Not long after, Brooks met Peggy Smith, senior manager of mail services at Washington University in St. Louis. She offered him a position as a campus mail courier. Seventeen years later, Brooks considers the job one of the great blessings of his life.
“It was hard to transition from baseball, but what eased it was the people here on campus,” Brooks said. “Now Washington University is home to me.”
On May 21, Chancellor Mark S. Wrighton presented Brooks the Gloria W. White Distinguished Service Award at the annual Staff Day celebration at the Athletic Complex. The award was established in 1998 and celebrates the legacy of Gloria White, a campus leader for some 35 years until her death in 2003. The award recognizes a nonacademic staff member for exceptional effort that has bettered the university.
Brooks was nominated by Smith, along with Pam Lokken, vice chancellor for government and community relations, and Alan Kuebler, associate vice chancellor for resource management. They praised Brooks for his work ethic, big heart and ability to build bridges across campus.
Wrighton shared Kuebler’s comments with the large crowd.
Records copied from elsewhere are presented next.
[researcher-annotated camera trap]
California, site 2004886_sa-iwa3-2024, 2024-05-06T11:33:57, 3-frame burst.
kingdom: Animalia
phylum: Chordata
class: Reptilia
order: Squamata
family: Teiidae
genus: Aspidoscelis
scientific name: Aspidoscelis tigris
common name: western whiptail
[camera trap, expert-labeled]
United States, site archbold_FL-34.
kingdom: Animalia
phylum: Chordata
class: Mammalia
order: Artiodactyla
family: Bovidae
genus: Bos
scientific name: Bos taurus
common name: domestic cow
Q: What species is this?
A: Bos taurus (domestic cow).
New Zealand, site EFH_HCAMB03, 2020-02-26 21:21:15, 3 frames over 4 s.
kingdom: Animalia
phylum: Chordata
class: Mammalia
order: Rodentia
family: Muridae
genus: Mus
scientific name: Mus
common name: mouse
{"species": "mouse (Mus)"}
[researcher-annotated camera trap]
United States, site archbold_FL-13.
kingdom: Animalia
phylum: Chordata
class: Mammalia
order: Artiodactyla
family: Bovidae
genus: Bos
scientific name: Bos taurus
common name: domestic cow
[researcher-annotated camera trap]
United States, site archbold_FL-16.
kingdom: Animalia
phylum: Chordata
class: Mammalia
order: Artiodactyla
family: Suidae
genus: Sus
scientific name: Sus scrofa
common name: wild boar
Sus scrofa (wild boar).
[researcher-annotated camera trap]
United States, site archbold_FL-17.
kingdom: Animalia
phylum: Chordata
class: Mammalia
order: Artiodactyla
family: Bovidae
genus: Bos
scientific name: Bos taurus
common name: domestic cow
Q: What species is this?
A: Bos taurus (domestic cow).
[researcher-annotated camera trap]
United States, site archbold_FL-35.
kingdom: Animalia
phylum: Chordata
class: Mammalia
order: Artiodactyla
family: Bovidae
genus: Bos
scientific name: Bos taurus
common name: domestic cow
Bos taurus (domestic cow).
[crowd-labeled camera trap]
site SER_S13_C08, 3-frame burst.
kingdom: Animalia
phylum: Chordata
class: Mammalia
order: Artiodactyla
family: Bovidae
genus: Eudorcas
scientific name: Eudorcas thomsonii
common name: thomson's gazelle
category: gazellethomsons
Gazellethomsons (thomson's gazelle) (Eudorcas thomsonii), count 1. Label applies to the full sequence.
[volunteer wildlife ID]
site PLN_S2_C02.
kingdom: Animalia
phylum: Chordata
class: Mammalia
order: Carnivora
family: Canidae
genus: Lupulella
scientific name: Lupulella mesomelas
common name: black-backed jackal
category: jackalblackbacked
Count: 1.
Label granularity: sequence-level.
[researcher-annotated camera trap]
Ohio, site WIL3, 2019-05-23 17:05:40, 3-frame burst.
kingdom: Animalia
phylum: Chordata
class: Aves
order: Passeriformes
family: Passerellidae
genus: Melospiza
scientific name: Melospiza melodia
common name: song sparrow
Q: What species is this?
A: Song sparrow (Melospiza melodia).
“He brings his team-first mentality to work with him,” Wrighton read. “He was well-schooled when he played for the Boston Red Sox organization. He now plays the role of savvy veteran who looks out for his teammates in mail services. If someone needs a hand, Wes provides it. If someone needs to be inspired, Wes is the inspiration. If you are off your game, Wes helps you find your way. If someone needs a jolt, he can do that, too. Good teams need leaders like Wes Brooks.”
Wrighton estimated that Brooks has traveled 150,000 miles among the university’s four campuses, has handled some 15 million pieces of mail, paychecks, packages and pouches and has memorized the names of countless Washington University employees.
To Brooks, such service is more than a professional courtesy.
“When I think of being a mailman, I think of being a public servant for people,” Brooks said. “If we talk and engage in a conversation, even if it’s just for five minutes, it really means a lot to me. And because of that, I give that back.”